◆ Spatial relationship records ◆
--

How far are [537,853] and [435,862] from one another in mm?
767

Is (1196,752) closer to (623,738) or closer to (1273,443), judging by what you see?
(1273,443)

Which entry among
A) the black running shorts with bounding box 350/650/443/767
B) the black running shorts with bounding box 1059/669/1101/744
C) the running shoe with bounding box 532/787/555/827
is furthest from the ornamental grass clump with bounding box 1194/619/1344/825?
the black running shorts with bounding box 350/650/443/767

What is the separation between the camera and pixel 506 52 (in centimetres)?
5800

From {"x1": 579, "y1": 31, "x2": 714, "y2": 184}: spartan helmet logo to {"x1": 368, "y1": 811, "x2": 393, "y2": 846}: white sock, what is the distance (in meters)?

--

◆ PROMPT ◆
Copy all the records above verbatim, keeping every line and character unchanged.

◆ RESULT BELOW ◆
How far are [537,853] and [435,862] from one another in mm?
767

Is (1196,752) closer to (623,738) or closer to (1273,443), judging by what you see?
(1273,443)

Which entry among
A) the black running shorts with bounding box 350/650/443/767
B) the black running shorts with bounding box 1059/669/1101/744
C) the running shoe with bounding box 532/787/555/827
is furthest from the ornamental grass clump with bounding box 1194/619/1344/825?
the black running shorts with bounding box 350/650/443/767

What is the separation between the camera and pixel 506 52 (in centimetres)?
5800

From {"x1": 579, "y1": 31, "x2": 714, "y2": 184}: spartan helmet logo to {"x1": 368, "y1": 811, "x2": 393, "y2": 846}: white sock, what is the distance (in meters)?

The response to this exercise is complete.